Há mais de 15 anos que a Associação Quatro Patas e Focinhos está no terreno e já ajudou milhares de animais. O principal foco, desde o primeiro dia, é o de recolher animais errantes ou em situações negligentes ou de maus tratos e encaminhar para adoção. Pelo caminho há um trabalho de sensibilização da sociedade para o bem-estar animal, com tudo o que isso representa.

Conta atualmente com aproximadamente 15 voluntários, uma equipa que por vezes é pequena, com a constante solicitação de ajuda, o trabalho diário no abrigo e os eventos de angariação de fundos que não podem ser descurados.

Acolhem cerca de 50 a 60 cães e têm noção de que, se este valor fosse multiplicado por dez, estaria lotado na mesma e os pedidos de ajuda não cessariam. O número de adoções tem vindo a diminuir, o que torna este trabalho mais difícil.

“Só conseguimos recolher animais quando outros são adotados e mesmo assim nem sempre é linear. É quase matemático. Infelizmente, não havendo adoções, também não temos possibilidade de recolha, porque o espaço não estica. E, mesmo que conseguíssemos ter condições para albergar mais animais, não importa só o espaço mas voluntários para o trabalho diário, alimentação e dinheiro para os tratamentos veterinários é o que mais nos retrai”, palavras de Manuela Fernandes, da direção da associação.

Tentam procurar o animal certo para a família certa. Afinal de contas o bem-estar de todas as partes é o essencial.
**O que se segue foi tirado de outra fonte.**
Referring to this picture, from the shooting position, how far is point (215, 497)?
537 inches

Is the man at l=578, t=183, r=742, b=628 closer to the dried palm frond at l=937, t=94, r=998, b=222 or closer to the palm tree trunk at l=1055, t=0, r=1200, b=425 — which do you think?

As falhas e lacunas na legislação também não têm facilitado a vida dos que há muitos anos lutam pela causa animal que, mesmo não parecendo, acaba por ser de todos. Apesar de minimizarem os problemas, inevitavelmente sentem que fazem parte de um ciclo e que a procura por soluções para a raiz do problema tem que ser prioritário.

“Este trabalho só pode ser feito com muito amor à camisola e à causa. Todos os dias o esforço e cansaço é ainda maior. Isto porque, apesar de encontrarmos mentalidades com mais consciência, é um sentimento de remar contra a maré constante. E nós olhamos para este trabalho com a seriedade e responsabilidade que ele precisa. Gostar de cães e gatos não é, de todo, suficiente”, conclui Manuela.